Saturday, March 25, 2006

 

Why I Don't Like Carville and Begala

They're ugly and they lie. They lie like other people sleep--every day and for long periods. I remember hearing the normal fare from Carville, when he was being bested by Laura Ingraham on the Today show earlier this week (despite the David Gregory tag team). He said, at about 3:17 into the Expose the Left clip, three statements of questionable truthfulness in a very short period. First he said former Prime Minister Iyad Allawi was "on the ground" in Iraq when in fact Allawi left Iraq shortly after he was nearly killed by a crowd at a mosque in Baghdad, and then voted out in December, 2005. Carville would not let facts stand in the way of his opinion and would not be corrected by Laura Ingraham, who knew better. Then Carville repeated something from the widely questioned poll by James Zogby. But he saved the best for last, Carville said: "...Martin Van Creveld, who is the foremost military historian in the world, says this is the most foolish military operation since Caesar Augustus, in 9 BC, invaded Germany. I assume he knows what he's talking about." Assume what you want, James, but that doesn't make it true.

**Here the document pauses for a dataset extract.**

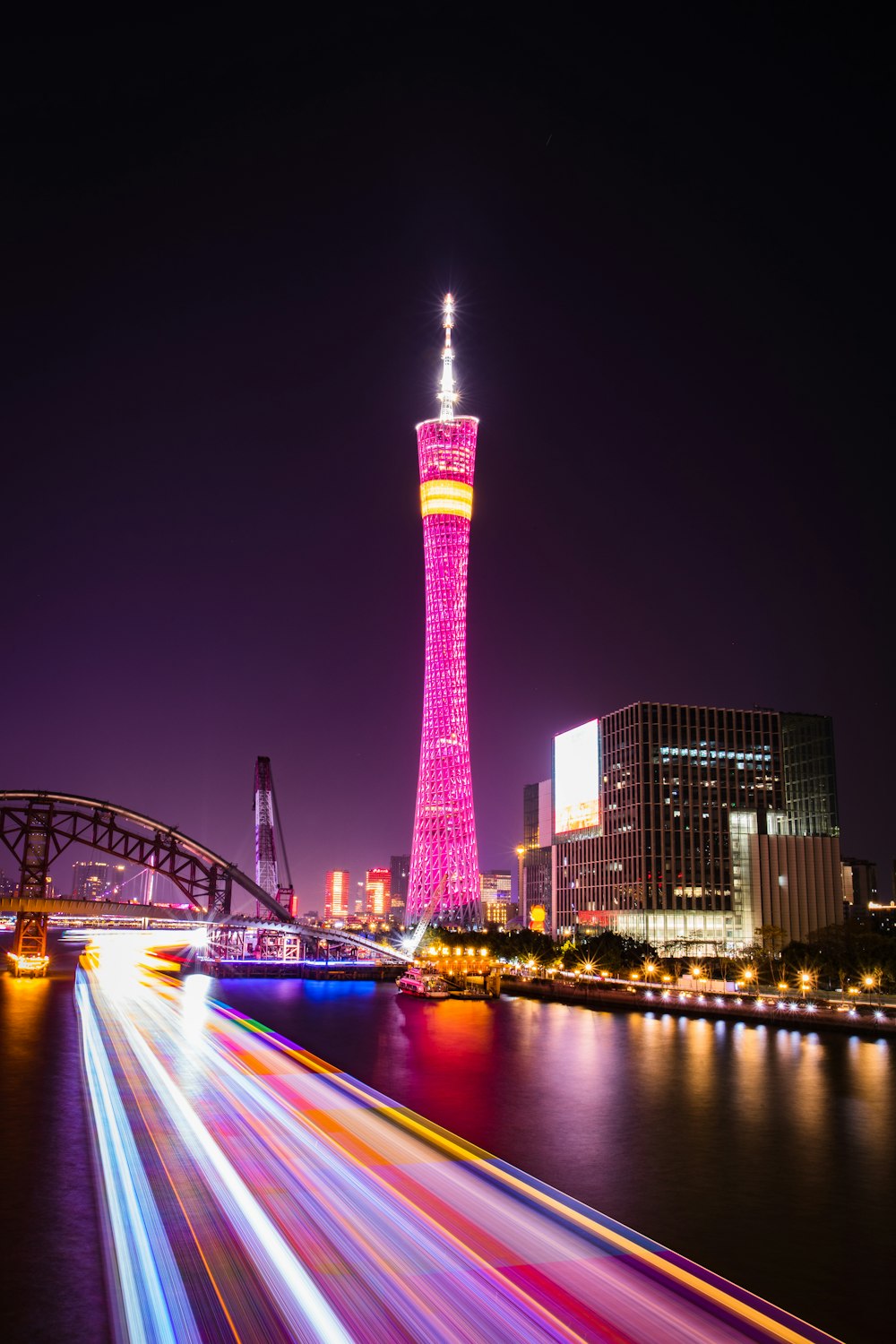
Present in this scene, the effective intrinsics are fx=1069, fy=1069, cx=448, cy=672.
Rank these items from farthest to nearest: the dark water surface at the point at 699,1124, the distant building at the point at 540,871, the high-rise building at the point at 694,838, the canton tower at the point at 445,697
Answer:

Begala, it turns out, said about the same thing about the obscure professor Martin Van Creveld, whom he called "one of the most esteemed military historians in the world." I guess we should be thankful for the qualifier "one of" But I still ask, What? I read military history all the time, and I've never heard of this guy.

Here is a partial list of Van Creveld's World eteemed work. World's foremost military historian my ass.

And don't get me started on the non-foolish nature of the fighting in Germany by Roman troops in 9 BC, the Teutobergwald massacre notwithstanding, because comparing Teutobergwald to the Coalition's incredible success in Iraq would of course reveal that you are one of the World's dumbest military historians as well as one of the least known. Besides, it was Varus who lost the legions, not Augustus.

Comments:
well, according to wiki:
"van Creveld has lectured or taught at virtually every strategic institute, military or civilian, in the Western world, including the U.S. Naval War College, most recently in December, 1999 and January, 2000. Some people consider his 1991 book, The Transformation of War, among the most important treatises on military theory ever written."

Of course I've never heard of him either, but it seems he's not "obscure". A flake, apparently, but not obscure!
But why waste keystrokes on the likes of Carville and Limbaugh, who seek to earn a living by sensationalizing around a political dogma.